Student Conduct Code
The fundamental purpose of the JHU regulation of student conduct is to promote and to protect the health, safety, welfare, property, and rights of all members of the University community as well as to promote the orderly operation of the University and to safeguard its property and facilities. As members of the University community, students accept certain responsibilities which support the educational mission and create an environment in which all students are afforded the same opportunity to succeed academically.
For a full description of the code please visit the following website: https://studentaffairs.jhu.edu/policies-guidelines/student-code/
JHU is committed to creating a classroom environment that values the diversity of experiences and perspectives that all students bring. Everyone has the right to be treated with dignity and respect. Fostering an inclusive climate is important. Research and experience show that students who interact with peers who are different from themselves learn new things and experience tangible educational outcomes. At no time in this learning process should someone be singled out or treated unequally on the basis of any seen or unseen part of their identity.
If you have concerns in this course about harassment, discrimination, or any unequal treatment, or if you seek accommodations or resources, please reach out to the course instructor directly.

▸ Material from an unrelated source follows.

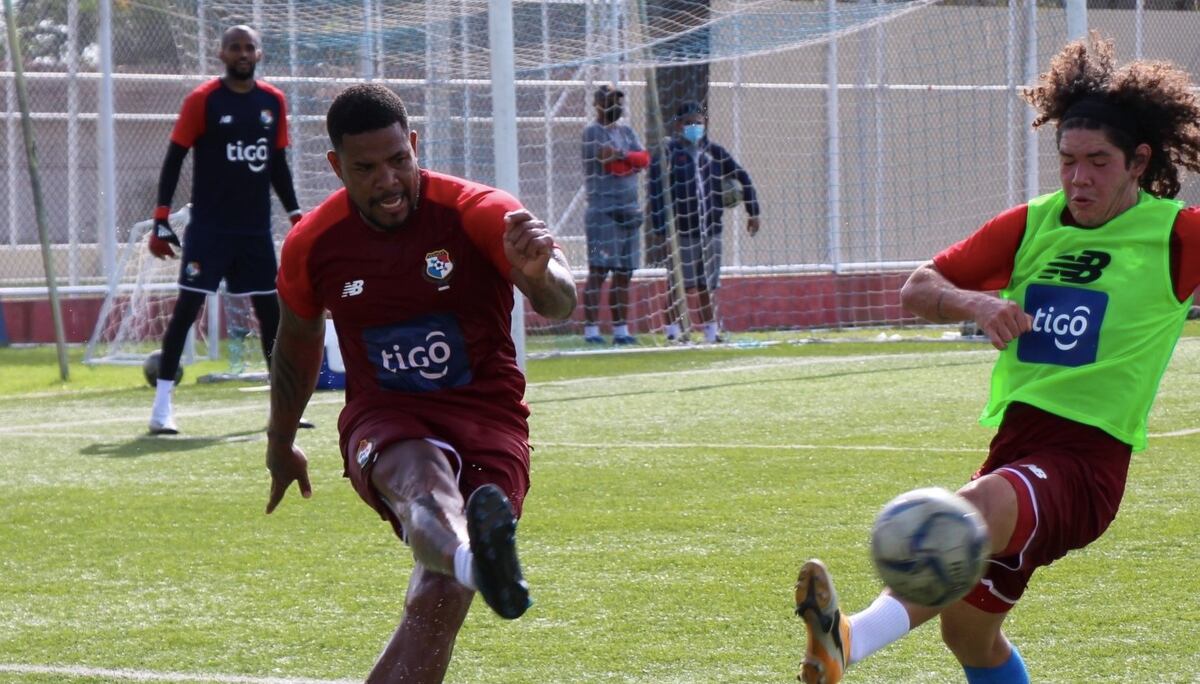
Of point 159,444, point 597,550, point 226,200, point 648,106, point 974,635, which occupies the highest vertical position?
point 648,106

Reporting will never impact your course grade. You may also share concerns with your program chair, the Assistant Dean for Diversity and Inclusion, or the Office of Institutional Equity. In handling reports, people will protect your privacy as much as possible, but faculty and staff are required to officially report information for some cases (e.g. sexual harassment).

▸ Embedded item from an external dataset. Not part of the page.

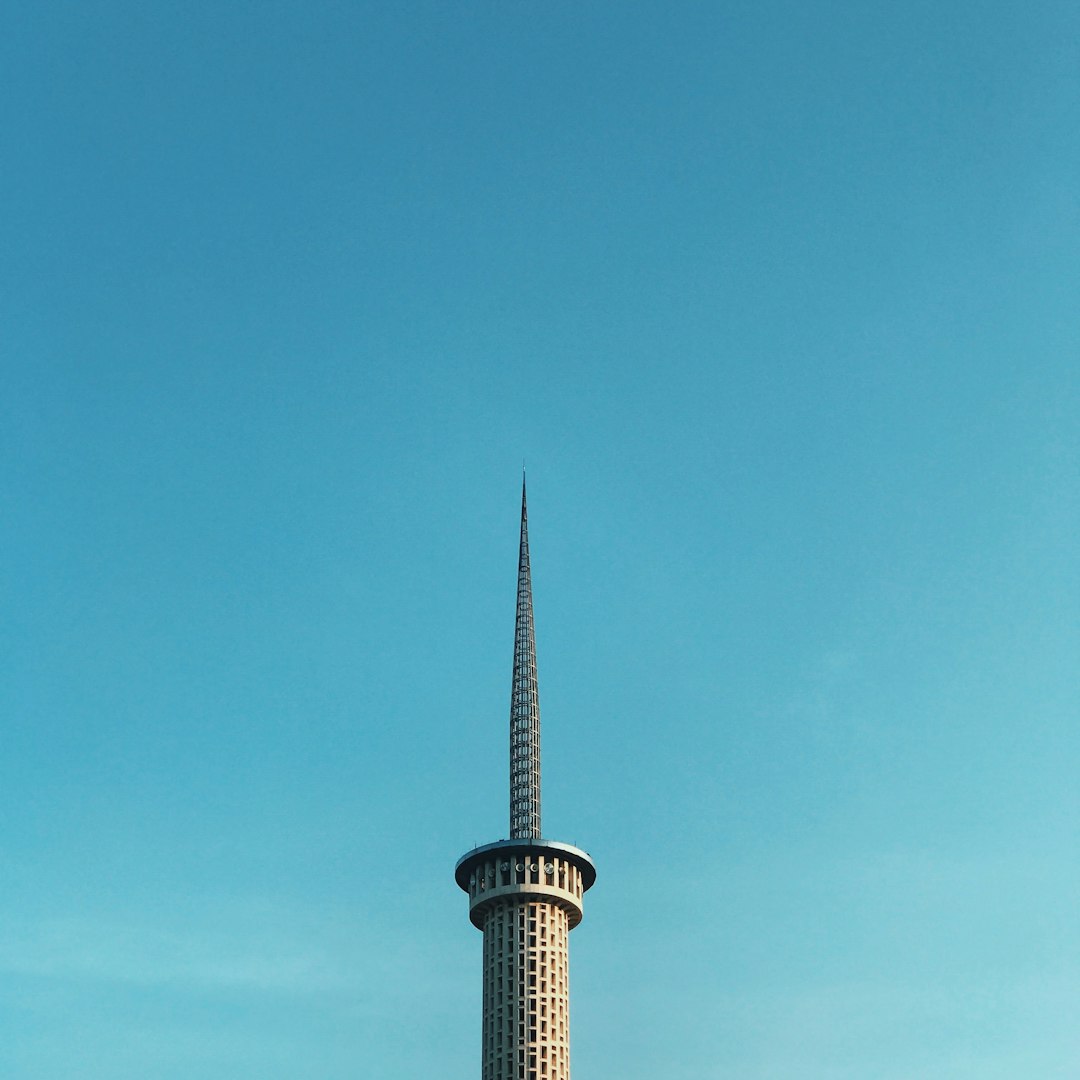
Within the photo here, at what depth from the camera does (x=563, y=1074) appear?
192m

When a student enrolls in an EP course with “audit” status, the student must reach an understanding with the instructor as to what is required to earn the “audit.” If the student does not meet those expectations, the instructor must notify the EP Registration Team [EP-Registration@exchange.johnshopkins.edu] in order for the student to be retroactively dropped or withdrawn from the course (depending on when the "audit" was requested and in accordance with EP registration deadlines). All lecture content will remain accessible to auditing students, but access to all other course material is left to the discretion of the instructor.